HOME >Indie Love
Indie Love

By Sylvana Fernandez

Bellflower

Director: Evan Glodell
Released: 2011

       A pair of 20-something best friends from Wisconsin move to Los Angeles, where they literally spend all their free time building flame-throwers and souping up a muscle car as homage to the Mad Max movies.

       Woodrow (director-writer Evan Glodell) and Aiden (Tyler Dawson) are waiting for a post-apocalyptic world, but their oddly blissful lives spent creating deadly weapons are destroyed rather spectacularly by a much more ordinary event: a free-spirited girl named Milly (Jessie Wiseman) and the group of characters they begin to hang out with when Woodrow starts dating her.

       In four words, Bellflower is surreal, funny, bittersweet and scary, with a plot that stays interesting despite not always making sense. Made for less than $20,000, it’s visually impressive, full of rich colors and dreamlike sequences that only make its story of an ugly break-up and the friendship that survives it more powerful.


Take Shelter

Director: Jeff Nichols
Released: 2011

       Take Shelter feels, in a way, like the indie film equivalent of a movie like Shutter Island or Inception—except it is simplified: the director isn’t playing mind games with the audience, he’s just showing us the ones character Curtis (Michael Shannon) plays with himself.

       A family man in small-town Middle America, Curtis works in construction to give his wife Samantha (Tree of Life’s Jessica Chastain) and his young disabled daughter Hannah (Tova Stewart) a comfortable life. It all starts to unravel when he begins to have apocalyptic visions and becomes torn between the impulse to save his family from what he sees or to save them from himself.

       As much a chilling portrait of descent into mental illness as it is a comment on the healthcare system in the US, Take Shelter’s biggest strength is its heartbreaking performances. Shannon is excellent and convincing as a good person suffering through bad things and Chastain holds her own as a worried mother at odds with what it means to be a loyal wife to a sick man who might just be dangerous.


Without

Director: Mark Jackson
Released: 2011

       Rounding out this month’s trio of creepy, dark indie films released in 2011 is Without. A movie without violence or visions, it deals with something more common: grief.

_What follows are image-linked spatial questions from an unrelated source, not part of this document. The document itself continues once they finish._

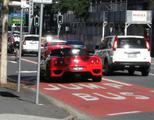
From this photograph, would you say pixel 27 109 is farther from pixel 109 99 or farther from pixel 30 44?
pixel 30 44

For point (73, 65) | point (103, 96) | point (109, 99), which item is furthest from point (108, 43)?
→ point (109, 99)

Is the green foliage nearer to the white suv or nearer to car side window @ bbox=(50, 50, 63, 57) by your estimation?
the white suv

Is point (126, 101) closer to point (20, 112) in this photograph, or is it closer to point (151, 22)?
point (20, 112)

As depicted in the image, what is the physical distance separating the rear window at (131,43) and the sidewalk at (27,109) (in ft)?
33.8

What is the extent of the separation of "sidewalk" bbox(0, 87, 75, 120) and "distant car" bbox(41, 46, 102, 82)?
5.76 metres

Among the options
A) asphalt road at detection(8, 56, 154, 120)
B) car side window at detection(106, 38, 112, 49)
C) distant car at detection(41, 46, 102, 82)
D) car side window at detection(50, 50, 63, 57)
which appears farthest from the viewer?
car side window at detection(106, 38, 112, 49)

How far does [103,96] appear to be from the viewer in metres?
18.2

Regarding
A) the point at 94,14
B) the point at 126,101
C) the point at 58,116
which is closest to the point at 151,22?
the point at 94,14

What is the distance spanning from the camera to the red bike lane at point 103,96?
15.0 metres

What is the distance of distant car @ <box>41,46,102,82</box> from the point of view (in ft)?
75.9

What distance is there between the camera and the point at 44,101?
16531 mm

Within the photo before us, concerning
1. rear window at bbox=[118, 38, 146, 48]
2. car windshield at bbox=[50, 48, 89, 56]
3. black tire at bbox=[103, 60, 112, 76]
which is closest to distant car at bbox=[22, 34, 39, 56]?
black tire at bbox=[103, 60, 112, 76]

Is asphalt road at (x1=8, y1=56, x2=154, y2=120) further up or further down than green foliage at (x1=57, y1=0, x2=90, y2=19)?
further down

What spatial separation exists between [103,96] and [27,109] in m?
4.84
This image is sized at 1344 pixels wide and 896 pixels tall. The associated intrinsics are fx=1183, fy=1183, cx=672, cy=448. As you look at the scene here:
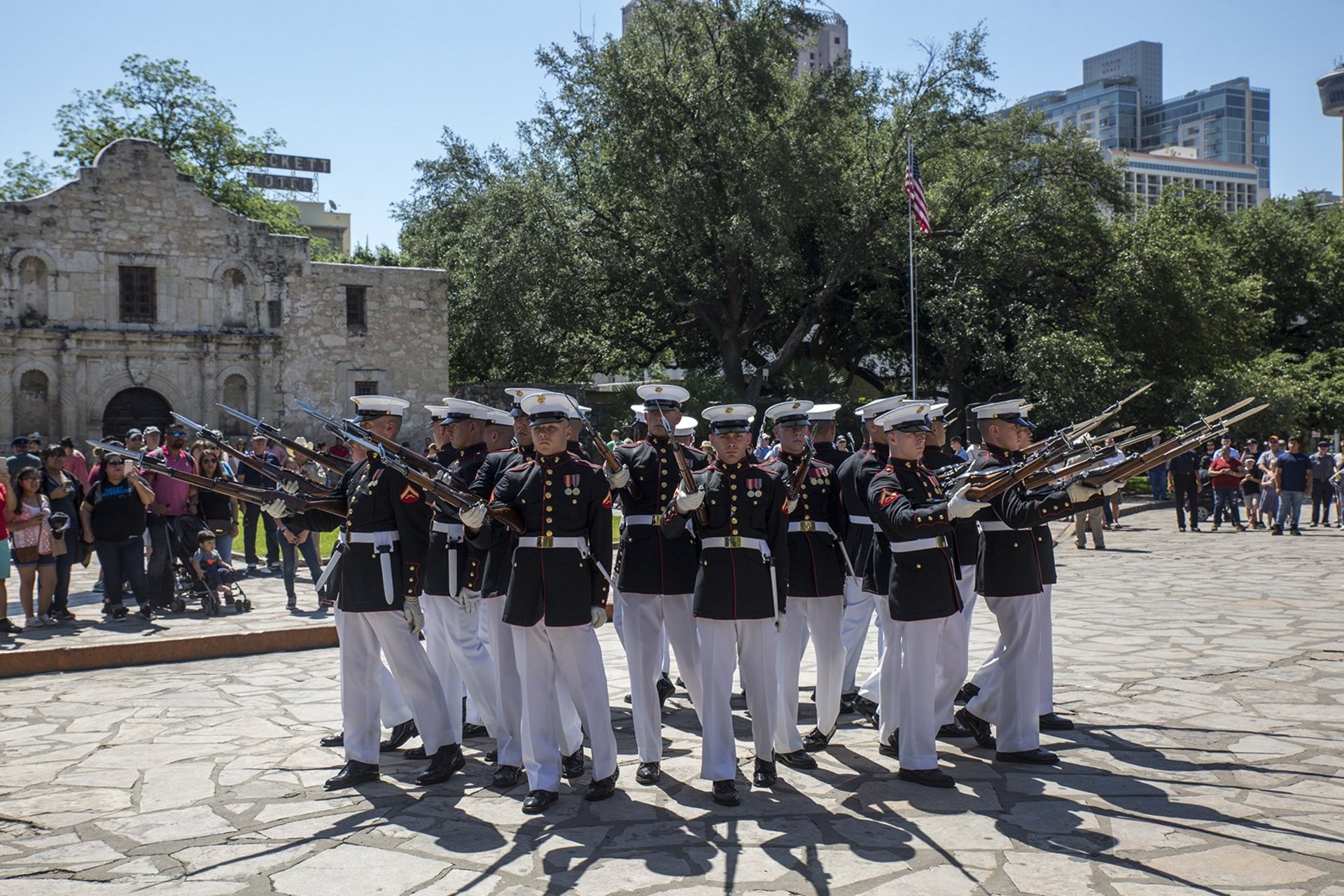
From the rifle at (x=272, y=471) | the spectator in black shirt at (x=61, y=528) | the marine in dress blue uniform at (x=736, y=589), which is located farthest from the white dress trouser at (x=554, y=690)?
the spectator in black shirt at (x=61, y=528)

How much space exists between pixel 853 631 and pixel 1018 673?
1.71 metres

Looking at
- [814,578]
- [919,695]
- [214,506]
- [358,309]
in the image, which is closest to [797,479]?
[814,578]

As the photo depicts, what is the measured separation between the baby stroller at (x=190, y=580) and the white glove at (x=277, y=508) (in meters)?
6.26

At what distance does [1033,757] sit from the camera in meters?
6.91

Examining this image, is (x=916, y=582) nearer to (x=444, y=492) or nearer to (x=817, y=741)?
(x=817, y=741)

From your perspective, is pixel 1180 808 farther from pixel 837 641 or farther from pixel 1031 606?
pixel 837 641

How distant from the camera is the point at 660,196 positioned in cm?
3023

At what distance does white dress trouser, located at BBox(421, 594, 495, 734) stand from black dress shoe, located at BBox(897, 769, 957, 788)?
2.62 m

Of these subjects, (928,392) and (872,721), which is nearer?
(872,721)

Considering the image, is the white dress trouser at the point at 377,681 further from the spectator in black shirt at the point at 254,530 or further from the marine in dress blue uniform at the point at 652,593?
the spectator in black shirt at the point at 254,530

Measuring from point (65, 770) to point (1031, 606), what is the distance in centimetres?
580

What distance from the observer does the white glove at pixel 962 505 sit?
6273 mm

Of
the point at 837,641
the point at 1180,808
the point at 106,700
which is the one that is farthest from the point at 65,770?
the point at 1180,808

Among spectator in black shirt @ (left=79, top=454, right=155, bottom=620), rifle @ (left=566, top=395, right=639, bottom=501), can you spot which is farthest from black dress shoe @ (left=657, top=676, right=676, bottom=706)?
spectator in black shirt @ (left=79, top=454, right=155, bottom=620)
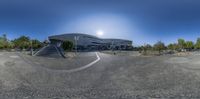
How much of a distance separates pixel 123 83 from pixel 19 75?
93.9 inches

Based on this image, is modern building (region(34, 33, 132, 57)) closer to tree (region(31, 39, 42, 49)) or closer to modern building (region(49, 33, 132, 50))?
modern building (region(49, 33, 132, 50))

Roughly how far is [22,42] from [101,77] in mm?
1883

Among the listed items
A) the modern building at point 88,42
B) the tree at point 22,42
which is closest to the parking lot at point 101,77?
the modern building at point 88,42

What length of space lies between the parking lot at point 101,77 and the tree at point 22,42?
42cm

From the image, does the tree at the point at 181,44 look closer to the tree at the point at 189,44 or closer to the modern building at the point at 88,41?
the tree at the point at 189,44

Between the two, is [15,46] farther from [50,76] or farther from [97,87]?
[97,87]

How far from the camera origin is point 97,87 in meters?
5.54

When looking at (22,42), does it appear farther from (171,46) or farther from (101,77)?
(171,46)

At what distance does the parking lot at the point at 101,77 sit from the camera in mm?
5136

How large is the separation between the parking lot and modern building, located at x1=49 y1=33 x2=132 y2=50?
0.74 ft

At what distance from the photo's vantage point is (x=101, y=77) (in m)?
5.96

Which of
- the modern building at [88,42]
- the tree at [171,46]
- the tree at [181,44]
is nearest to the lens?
the modern building at [88,42]

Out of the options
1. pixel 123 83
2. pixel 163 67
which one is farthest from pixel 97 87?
pixel 163 67

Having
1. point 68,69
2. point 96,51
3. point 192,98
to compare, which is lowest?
point 192,98
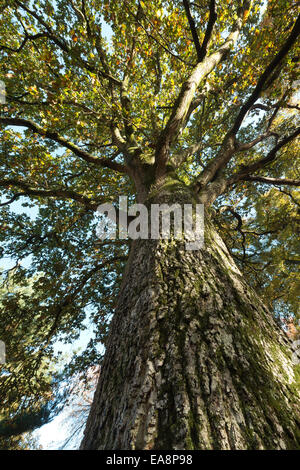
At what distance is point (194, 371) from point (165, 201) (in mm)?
1946

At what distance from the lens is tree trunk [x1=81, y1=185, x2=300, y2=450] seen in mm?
834

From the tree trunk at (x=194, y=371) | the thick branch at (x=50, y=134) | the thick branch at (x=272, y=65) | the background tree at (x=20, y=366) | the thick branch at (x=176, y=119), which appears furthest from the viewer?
the background tree at (x=20, y=366)

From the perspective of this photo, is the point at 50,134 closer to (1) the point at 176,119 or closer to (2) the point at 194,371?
(1) the point at 176,119

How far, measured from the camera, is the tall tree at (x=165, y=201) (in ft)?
3.16

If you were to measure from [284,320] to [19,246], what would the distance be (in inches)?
375

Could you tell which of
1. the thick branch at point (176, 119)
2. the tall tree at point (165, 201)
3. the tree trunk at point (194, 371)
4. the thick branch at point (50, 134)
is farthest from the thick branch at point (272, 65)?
the tree trunk at point (194, 371)

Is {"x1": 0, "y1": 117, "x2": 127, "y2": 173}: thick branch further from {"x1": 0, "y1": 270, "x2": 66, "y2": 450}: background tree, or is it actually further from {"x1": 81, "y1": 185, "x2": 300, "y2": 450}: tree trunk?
{"x1": 0, "y1": 270, "x2": 66, "y2": 450}: background tree

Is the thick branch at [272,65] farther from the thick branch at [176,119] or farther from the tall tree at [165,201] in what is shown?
the thick branch at [176,119]

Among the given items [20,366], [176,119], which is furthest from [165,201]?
[20,366]

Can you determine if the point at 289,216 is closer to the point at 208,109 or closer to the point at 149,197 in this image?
the point at 208,109

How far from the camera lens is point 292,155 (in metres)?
6.36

       Joslyn (newcomer Joslyn Jensen) is just one year out of high school and for reasons unknown to us at the beginning of the film, she takes a job as a caretaker for an old man (Ron Carrier) in a large house on a remote wooded island. She doesn’t get reception on her phone or Wi-Fi on her computer. The television signal falters, and sometimes she wakes up to find that her phone has moved from where she left it the night before, even though her charge is in a vegetative state and confined to a wheelchair.

       What sounds like the set-up for a horror movie or a psychological thriller turns out to be something else, and the result is genuine and haunting. Director Mark Jackson accomplishes so much with so little: Without is a truly sad film worth seeing and Jensen’s brilliant performance stays with you long after the credits roll.